** begin EXERCISE DATA **

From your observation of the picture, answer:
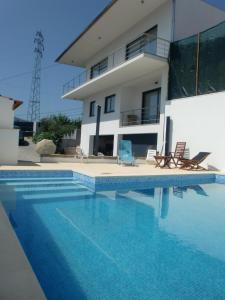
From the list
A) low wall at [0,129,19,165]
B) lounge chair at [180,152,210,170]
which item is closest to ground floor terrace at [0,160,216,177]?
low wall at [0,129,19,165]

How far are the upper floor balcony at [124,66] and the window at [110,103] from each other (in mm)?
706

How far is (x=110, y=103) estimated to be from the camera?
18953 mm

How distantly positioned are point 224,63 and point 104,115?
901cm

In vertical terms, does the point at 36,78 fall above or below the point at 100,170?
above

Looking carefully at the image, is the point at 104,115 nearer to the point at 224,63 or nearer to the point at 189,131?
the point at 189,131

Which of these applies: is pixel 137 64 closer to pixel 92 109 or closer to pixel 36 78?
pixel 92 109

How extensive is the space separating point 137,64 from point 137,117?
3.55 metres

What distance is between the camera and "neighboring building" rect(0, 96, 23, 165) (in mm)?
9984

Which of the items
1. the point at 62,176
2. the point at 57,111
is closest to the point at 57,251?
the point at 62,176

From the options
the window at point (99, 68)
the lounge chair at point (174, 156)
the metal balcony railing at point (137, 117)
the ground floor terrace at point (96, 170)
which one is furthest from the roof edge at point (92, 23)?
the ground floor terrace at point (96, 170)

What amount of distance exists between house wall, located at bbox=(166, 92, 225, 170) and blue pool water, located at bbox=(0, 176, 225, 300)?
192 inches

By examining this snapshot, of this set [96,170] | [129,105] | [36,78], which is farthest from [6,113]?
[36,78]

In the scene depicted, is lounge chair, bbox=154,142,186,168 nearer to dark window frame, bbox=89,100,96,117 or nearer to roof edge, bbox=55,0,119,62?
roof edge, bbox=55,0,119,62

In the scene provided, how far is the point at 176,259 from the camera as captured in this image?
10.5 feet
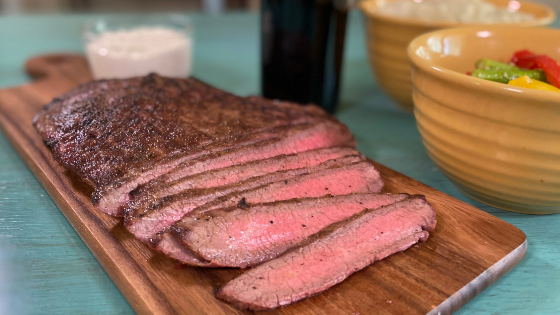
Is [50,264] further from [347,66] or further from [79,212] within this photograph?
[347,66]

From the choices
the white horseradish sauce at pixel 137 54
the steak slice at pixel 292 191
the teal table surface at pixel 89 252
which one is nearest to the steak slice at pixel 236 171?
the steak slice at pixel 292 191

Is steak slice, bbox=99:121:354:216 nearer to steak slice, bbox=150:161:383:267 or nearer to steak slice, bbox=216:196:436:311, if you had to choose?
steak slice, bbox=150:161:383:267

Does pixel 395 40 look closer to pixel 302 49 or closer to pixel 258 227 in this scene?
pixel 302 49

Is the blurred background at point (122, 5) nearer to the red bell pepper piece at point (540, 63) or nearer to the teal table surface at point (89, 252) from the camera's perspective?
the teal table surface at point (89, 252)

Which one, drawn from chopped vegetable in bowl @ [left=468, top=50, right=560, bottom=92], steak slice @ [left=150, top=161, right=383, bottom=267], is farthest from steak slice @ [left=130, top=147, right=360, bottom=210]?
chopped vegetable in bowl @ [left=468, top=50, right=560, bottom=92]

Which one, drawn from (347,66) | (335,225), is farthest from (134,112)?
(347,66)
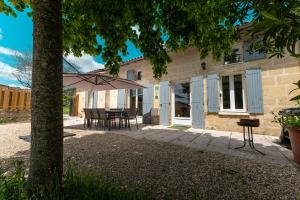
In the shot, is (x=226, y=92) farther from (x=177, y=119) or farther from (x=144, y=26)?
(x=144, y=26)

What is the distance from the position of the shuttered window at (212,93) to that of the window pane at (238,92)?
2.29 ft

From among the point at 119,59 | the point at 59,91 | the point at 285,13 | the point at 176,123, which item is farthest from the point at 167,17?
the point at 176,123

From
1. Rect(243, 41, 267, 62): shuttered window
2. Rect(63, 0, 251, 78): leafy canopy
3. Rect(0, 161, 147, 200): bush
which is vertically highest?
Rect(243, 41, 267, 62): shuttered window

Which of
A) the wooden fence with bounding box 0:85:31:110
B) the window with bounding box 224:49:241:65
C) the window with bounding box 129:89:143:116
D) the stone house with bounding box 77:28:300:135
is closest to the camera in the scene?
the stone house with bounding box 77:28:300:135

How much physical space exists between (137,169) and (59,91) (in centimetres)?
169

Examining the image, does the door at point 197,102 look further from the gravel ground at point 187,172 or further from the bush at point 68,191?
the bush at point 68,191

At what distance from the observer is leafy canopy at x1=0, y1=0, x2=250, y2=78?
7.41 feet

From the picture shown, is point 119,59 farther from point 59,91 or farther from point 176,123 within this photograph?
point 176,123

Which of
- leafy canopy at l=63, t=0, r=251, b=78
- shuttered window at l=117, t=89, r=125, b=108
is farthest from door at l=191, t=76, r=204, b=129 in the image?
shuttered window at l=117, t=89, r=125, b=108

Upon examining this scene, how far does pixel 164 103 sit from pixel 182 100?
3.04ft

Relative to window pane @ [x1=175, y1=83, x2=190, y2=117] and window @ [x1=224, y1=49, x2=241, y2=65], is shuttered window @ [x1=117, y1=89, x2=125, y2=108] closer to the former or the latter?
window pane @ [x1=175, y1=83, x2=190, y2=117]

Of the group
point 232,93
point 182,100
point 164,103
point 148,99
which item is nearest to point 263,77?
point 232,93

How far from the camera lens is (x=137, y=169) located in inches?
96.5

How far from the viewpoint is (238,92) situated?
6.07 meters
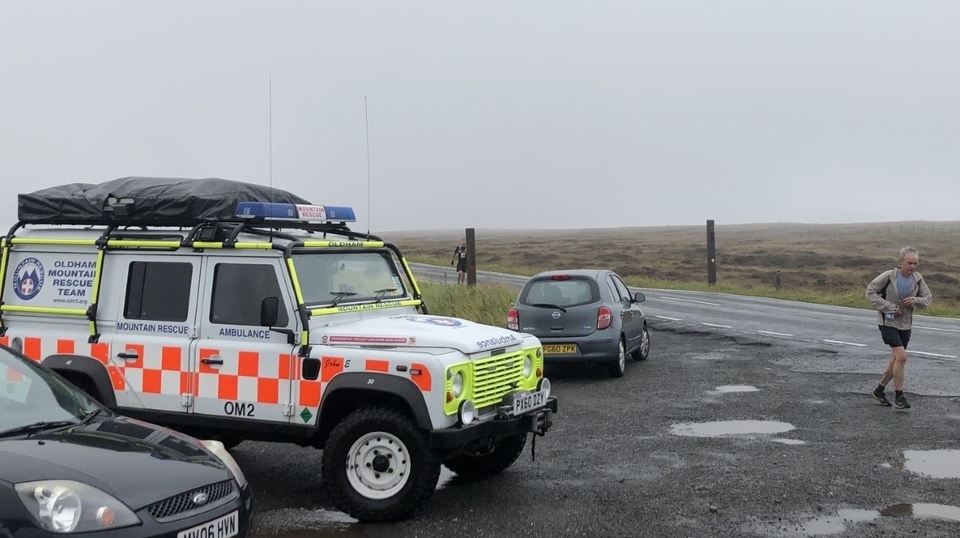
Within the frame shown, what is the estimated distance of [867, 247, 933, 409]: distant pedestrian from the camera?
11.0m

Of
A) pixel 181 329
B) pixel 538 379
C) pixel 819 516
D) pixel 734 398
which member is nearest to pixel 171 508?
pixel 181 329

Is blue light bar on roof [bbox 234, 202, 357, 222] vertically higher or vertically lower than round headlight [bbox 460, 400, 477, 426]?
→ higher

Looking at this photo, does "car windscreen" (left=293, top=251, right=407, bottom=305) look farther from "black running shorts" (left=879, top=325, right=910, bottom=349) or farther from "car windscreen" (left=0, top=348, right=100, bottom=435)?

** end EXERCISE DATA **

TASK INSTRUCTIONS
Copy each of the lines above verbatim, omitting the pictures from your answer.

ANSWER FOR THIS EXERCISE
From your observation of the picture, answer:
From the list
A) low wall at [0,129,19,165]
B) lounge chair at [180,152,210,170]
which item is closest to ground floor terrace at [0,160,216,177]?
low wall at [0,129,19,165]

How far are the upper floor balcony at [124,66] and the window at [110,103] from each other (in mm)?
706

How far is (x=110, y=103) estimated to be from the camera?
18953 mm

How distantly positioned are point 224,63 and point 104,115?
901cm

In vertical terms, does the point at 36,78 fall above or below the point at 100,170?
above

Looking carefully at the image, is the point at 104,115 nearer to the point at 224,63 or nearer to the point at 189,131?
the point at 189,131

Which of these applies: is pixel 137 64 closer to pixel 92 109 or closer to pixel 36 78?
pixel 92 109

How extensive is the space separating point 137,64 from point 137,117?
3.55 metres

What distance is between the camera and "neighboring building" rect(0, 96, 23, 165) (in mm)?
9984

Which of the items
1. the point at 62,176
2. the point at 57,111
is closest to the point at 57,251?
the point at 62,176

From the options
the window at point (99, 68)
the lounge chair at point (174, 156)
the metal balcony railing at point (137, 117)
the ground floor terrace at point (96, 170)
which one is furthest from the roof edge at point (92, 23)?
the ground floor terrace at point (96, 170)

What amount of distance exists between house wall, located at bbox=(166, 92, 225, 170) and blue pool water, located at bbox=(0, 176, 225, 300)?
192 inches

By examining this snapshot, of this set [96,170] | [129,105] | [36,78], which is farthest from [6,113]?
[36,78]

In the scene depicted, is lounge chair, bbox=154,142,186,168 nearer to dark window frame, bbox=89,100,96,117 or nearer to roof edge, bbox=55,0,119,62?
roof edge, bbox=55,0,119,62

In the scene provided, how far is the point at 176,259 from the camera as captured in this image?
10.5 feet
Is [50,264] further from [347,66] or further from [79,212] within this photograph?
[347,66]

From the choices
the white horseradish sauce at pixel 137 54
the steak slice at pixel 292 191
the teal table surface at pixel 89 252
which one is nearest to the steak slice at pixel 236 171?
the steak slice at pixel 292 191

Is steak slice, bbox=99:121:354:216 nearer to steak slice, bbox=150:161:383:267 or nearer to steak slice, bbox=216:196:436:311, if you had to choose?
steak slice, bbox=150:161:383:267

Does pixel 395 40 look closer to pixel 302 49 or closer to pixel 258 227 in this scene?
pixel 302 49

Is the blurred background at point (122, 5) nearer to the red bell pepper piece at point (540, 63) or nearer to the teal table surface at point (89, 252) from the camera's perspective?
the teal table surface at point (89, 252)

Which one, drawn from chopped vegetable in bowl @ [left=468, top=50, right=560, bottom=92], steak slice @ [left=150, top=161, right=383, bottom=267], is farthest from steak slice @ [left=130, top=147, right=360, bottom=210]?
chopped vegetable in bowl @ [left=468, top=50, right=560, bottom=92]

Which one, drawn from (347,66) | (335,225), is farthest from (134,112)?
(347,66)
In the shot, is (x=226, y=92) farther from (x=177, y=119) or farther from (x=144, y=26)?
(x=144, y=26)

What is the distance from the position of the shuttered window at (212,93) to that of the window pane at (238,92)?
2.29 ft

From among the point at 119,59 | the point at 59,91 | the point at 285,13 | the point at 176,123, which item is farthest from the point at 167,17?
the point at 176,123

From
1. Rect(243, 41, 267, 62): shuttered window
2. Rect(63, 0, 251, 78): leafy canopy
3. Rect(0, 161, 147, 200): bush
which is vertically highest?
Rect(243, 41, 267, 62): shuttered window

Which of
A) the wooden fence with bounding box 0:85:31:110
B) the window with bounding box 224:49:241:65
C) the window with bounding box 129:89:143:116
D) the stone house with bounding box 77:28:300:135
is closest to the camera in the scene?
the stone house with bounding box 77:28:300:135

How much physical space exists between (137,169) and (59,91) (in centimetres)?
169

Examining the image, does the door at point 197,102 look further from the gravel ground at point 187,172 or further from the bush at point 68,191?
the bush at point 68,191

At what distance from the observer is leafy canopy at x1=0, y1=0, x2=250, y2=78?
7.41 feet

From the picture shown, is point 119,59 farther from point 59,91 or farther from point 176,123 within this photograph?
point 176,123

Which of
- leafy canopy at l=63, t=0, r=251, b=78
- shuttered window at l=117, t=89, r=125, b=108
is farthest from door at l=191, t=76, r=204, b=129 in the image?
shuttered window at l=117, t=89, r=125, b=108

Upon examining this scene, how far does pixel 164 103 sit from pixel 182 100?
3.04ft

Relative to window pane @ [x1=175, y1=83, x2=190, y2=117] and window @ [x1=224, y1=49, x2=241, y2=65], is shuttered window @ [x1=117, y1=89, x2=125, y2=108] closer to the former or the latter?
window pane @ [x1=175, y1=83, x2=190, y2=117]

Of the group
point 232,93
point 182,100
point 164,103
point 148,99
which item is nearest to point 263,77?
point 232,93

How far from the camera lens is (x=137, y=169) located in inches?
96.5

How far from the viewpoint is (238,92) situated?
6.07 meters
Within the frame shown, what is the estimated distance of [867, 247, 933, 409]: distant pedestrian from the camera?
11.0m

Of
A) pixel 181 329
B) pixel 538 379
C) pixel 819 516
D) pixel 734 398
which member is nearest to pixel 171 508?
pixel 181 329

Is blue light bar on roof [bbox 234, 202, 357, 222] vertically higher or vertically lower than round headlight [bbox 460, 400, 477, 426]?
→ higher

Looking at this photo, does "car windscreen" (left=293, top=251, right=407, bottom=305) look farther from "black running shorts" (left=879, top=325, right=910, bottom=349) or farther from "car windscreen" (left=0, top=348, right=100, bottom=435)?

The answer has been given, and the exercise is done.